Copy out each line below that contains the word "navy", and leave out all other lines.

### [Items from a dataset]
-- -- --
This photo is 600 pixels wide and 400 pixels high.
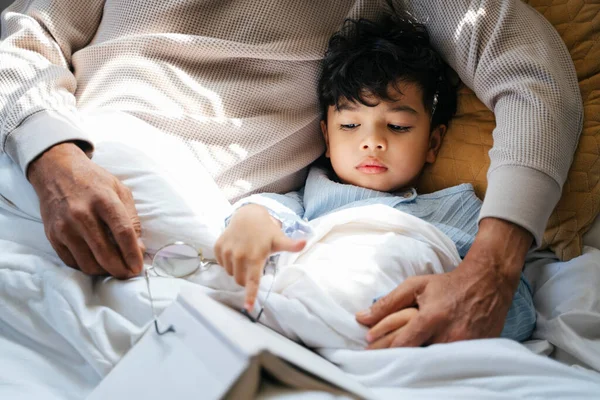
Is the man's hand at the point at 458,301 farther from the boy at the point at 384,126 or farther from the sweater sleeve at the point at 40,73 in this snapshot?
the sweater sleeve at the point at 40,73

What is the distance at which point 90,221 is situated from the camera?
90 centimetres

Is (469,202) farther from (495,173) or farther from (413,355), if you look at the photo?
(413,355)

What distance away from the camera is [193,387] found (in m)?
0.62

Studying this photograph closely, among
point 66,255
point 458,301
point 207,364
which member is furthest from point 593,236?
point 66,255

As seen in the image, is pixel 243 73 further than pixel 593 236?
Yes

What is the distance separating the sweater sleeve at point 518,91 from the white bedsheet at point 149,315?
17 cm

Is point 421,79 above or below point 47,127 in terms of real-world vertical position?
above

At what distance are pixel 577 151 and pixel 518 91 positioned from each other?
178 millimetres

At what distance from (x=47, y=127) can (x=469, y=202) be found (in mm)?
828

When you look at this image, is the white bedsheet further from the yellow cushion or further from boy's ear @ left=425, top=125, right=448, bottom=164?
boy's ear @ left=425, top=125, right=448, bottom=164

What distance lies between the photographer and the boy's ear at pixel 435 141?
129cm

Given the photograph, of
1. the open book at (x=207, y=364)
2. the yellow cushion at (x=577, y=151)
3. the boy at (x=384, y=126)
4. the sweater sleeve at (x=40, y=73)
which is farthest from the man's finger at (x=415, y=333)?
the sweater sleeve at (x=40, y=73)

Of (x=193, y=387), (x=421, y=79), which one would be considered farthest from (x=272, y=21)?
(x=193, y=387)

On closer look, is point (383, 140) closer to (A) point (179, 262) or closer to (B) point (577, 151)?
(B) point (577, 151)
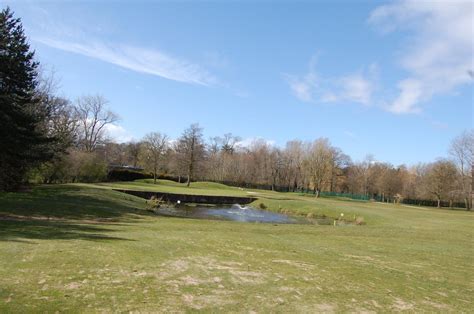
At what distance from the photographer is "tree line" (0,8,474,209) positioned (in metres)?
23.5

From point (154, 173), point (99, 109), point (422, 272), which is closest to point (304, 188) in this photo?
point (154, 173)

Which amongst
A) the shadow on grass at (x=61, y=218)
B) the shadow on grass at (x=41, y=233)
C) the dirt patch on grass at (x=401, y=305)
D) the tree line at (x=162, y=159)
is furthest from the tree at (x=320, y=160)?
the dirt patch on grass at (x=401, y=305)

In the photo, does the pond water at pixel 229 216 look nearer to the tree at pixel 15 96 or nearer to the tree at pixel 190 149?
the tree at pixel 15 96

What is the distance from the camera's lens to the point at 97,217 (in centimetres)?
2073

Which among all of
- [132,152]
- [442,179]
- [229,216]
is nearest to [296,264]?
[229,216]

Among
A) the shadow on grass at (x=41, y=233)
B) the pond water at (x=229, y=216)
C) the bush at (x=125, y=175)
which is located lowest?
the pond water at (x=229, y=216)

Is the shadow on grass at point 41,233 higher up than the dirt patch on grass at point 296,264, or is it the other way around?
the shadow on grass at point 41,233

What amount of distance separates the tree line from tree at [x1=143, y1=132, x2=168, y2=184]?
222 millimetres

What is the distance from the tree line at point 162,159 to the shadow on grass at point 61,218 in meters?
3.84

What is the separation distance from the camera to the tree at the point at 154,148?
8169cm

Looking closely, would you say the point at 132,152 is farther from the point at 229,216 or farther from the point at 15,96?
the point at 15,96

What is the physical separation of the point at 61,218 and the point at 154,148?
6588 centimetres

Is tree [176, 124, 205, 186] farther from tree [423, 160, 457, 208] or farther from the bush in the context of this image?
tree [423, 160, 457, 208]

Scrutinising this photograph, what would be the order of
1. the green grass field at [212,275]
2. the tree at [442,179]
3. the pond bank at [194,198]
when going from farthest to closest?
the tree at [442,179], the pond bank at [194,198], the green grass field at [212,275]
-- -- --
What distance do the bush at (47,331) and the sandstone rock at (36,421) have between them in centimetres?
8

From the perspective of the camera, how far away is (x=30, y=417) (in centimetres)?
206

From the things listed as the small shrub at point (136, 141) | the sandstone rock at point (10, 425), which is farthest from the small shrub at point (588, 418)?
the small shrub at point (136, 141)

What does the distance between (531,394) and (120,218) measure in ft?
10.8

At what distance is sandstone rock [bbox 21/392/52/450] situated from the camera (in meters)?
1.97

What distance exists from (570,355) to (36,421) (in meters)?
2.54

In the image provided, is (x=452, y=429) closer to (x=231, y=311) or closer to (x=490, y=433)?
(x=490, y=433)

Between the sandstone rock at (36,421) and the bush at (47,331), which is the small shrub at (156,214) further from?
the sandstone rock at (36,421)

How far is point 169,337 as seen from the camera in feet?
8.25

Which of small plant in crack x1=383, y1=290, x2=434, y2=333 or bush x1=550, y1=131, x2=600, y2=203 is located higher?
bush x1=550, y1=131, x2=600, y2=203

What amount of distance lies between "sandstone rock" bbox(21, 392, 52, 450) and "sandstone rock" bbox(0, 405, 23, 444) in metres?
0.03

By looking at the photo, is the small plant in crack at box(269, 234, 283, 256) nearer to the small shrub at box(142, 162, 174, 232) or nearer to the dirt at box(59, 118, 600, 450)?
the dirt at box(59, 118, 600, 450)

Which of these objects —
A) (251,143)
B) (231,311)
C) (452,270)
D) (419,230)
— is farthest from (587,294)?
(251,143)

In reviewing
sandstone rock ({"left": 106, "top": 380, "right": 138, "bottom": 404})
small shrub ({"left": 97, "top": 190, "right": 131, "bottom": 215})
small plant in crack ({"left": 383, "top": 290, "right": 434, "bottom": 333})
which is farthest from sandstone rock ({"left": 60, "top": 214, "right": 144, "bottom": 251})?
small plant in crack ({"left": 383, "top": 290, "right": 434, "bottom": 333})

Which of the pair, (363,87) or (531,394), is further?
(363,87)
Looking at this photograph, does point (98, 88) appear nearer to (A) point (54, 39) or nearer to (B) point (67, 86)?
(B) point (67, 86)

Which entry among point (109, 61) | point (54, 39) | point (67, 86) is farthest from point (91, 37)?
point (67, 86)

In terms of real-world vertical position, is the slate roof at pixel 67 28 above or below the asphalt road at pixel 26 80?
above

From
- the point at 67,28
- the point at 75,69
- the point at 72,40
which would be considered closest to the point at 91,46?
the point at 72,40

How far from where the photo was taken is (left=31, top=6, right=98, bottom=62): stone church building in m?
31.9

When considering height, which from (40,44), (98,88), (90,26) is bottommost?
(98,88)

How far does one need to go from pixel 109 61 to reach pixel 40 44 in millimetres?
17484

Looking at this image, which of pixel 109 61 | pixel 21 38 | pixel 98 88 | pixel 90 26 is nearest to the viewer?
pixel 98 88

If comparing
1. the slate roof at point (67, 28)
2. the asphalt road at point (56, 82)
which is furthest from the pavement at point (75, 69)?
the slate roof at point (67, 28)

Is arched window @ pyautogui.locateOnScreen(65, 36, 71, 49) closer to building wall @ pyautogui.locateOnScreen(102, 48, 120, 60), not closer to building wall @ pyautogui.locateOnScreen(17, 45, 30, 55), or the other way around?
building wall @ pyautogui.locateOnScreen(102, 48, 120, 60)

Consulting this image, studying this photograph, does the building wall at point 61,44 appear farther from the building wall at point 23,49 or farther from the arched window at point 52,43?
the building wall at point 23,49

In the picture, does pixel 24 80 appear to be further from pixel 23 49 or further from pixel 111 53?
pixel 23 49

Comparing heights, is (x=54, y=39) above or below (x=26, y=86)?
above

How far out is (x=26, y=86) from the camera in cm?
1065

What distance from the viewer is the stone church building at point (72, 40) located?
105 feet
-- -- --
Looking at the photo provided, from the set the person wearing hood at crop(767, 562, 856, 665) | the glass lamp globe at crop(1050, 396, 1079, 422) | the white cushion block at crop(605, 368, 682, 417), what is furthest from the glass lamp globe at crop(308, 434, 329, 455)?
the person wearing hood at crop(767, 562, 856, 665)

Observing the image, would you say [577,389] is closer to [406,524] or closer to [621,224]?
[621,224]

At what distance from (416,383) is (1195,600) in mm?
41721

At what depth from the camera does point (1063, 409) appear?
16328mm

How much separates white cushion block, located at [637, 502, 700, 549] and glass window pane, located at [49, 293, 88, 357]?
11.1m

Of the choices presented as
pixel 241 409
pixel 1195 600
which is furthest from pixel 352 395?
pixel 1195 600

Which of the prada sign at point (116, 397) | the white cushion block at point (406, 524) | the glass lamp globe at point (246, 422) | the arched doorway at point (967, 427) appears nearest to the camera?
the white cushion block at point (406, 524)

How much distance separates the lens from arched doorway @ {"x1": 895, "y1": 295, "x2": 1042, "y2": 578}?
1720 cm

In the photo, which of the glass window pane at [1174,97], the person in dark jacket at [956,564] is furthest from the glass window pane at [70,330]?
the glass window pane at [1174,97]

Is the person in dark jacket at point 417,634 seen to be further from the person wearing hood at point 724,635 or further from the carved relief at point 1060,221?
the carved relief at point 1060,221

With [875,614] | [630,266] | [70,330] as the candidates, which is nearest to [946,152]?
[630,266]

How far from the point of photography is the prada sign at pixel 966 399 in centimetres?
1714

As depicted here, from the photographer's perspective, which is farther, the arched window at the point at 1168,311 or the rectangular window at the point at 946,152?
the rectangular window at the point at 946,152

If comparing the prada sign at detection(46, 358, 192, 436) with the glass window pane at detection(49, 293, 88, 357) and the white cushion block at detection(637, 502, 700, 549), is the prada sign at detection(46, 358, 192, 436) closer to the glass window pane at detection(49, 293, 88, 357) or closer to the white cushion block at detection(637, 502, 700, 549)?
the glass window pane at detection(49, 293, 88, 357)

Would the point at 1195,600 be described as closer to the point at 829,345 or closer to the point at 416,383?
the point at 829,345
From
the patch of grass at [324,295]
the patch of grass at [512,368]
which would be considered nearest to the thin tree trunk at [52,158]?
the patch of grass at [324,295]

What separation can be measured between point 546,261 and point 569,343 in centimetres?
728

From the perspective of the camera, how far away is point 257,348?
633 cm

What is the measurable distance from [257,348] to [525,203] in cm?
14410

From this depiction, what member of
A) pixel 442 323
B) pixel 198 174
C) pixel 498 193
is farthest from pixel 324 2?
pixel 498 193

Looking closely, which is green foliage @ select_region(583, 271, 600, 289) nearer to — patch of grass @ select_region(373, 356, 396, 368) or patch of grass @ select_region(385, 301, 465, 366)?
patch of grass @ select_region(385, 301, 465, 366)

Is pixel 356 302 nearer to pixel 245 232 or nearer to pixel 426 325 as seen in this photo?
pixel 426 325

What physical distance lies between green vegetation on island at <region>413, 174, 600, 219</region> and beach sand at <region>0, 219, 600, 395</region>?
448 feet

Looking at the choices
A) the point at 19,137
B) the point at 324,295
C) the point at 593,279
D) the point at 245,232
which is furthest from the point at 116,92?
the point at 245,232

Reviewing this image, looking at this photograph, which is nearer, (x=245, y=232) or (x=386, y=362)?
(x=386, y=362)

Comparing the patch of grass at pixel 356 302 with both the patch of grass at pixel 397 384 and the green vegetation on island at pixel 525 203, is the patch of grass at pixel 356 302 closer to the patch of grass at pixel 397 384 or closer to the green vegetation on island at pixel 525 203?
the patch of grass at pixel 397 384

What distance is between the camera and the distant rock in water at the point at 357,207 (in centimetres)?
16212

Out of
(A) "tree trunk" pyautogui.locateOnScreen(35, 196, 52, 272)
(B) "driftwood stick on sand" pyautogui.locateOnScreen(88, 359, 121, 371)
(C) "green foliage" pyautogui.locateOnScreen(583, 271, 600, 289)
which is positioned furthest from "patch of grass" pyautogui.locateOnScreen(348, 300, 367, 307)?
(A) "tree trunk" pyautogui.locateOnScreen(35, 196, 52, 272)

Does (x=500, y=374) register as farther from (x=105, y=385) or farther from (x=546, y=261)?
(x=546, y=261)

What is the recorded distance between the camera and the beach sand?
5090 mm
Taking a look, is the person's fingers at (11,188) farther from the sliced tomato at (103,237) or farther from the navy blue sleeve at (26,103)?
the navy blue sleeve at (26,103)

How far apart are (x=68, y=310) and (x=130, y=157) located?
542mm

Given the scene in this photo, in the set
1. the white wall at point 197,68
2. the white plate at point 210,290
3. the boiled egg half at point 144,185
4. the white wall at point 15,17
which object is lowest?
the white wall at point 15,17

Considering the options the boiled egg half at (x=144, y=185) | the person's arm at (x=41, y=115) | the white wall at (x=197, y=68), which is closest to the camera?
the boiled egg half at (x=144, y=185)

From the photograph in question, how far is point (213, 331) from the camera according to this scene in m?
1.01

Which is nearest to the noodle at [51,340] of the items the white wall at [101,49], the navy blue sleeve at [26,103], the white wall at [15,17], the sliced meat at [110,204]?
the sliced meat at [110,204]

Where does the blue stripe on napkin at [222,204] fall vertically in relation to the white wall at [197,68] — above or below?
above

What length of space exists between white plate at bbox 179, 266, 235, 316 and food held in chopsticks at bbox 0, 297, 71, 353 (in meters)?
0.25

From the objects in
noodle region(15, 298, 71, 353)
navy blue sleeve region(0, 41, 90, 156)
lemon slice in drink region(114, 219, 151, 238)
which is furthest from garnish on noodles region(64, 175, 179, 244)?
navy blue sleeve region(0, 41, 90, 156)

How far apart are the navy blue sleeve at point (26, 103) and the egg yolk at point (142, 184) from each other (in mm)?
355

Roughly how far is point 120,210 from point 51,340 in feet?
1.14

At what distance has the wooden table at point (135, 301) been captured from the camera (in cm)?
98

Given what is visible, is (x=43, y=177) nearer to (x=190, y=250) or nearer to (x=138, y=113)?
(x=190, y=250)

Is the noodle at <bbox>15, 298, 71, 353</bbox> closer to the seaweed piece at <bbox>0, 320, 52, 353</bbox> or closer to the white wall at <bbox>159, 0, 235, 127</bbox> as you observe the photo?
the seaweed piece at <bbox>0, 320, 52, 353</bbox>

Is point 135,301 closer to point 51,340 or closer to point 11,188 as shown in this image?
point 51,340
-- -- --
### [ANSWER TO THE PROBLEM]
Taking a look, is the person's fingers at (11,188) farther from the sliced tomato at (103,237) or farther from the navy blue sleeve at (26,103)?
the navy blue sleeve at (26,103)
Which is nearest to the noodle at [51,340] of the items the white wall at [101,49], the navy blue sleeve at [26,103], the white wall at [15,17], the sliced meat at [110,204]?
navy blue sleeve region(0, 41, 90, 156)
navy blue sleeve region(0, 41, 90, 156)
How far apart are the navy blue sleeve at point (26, 103) and the egg yolk at point (142, 184) from each other (in mm)?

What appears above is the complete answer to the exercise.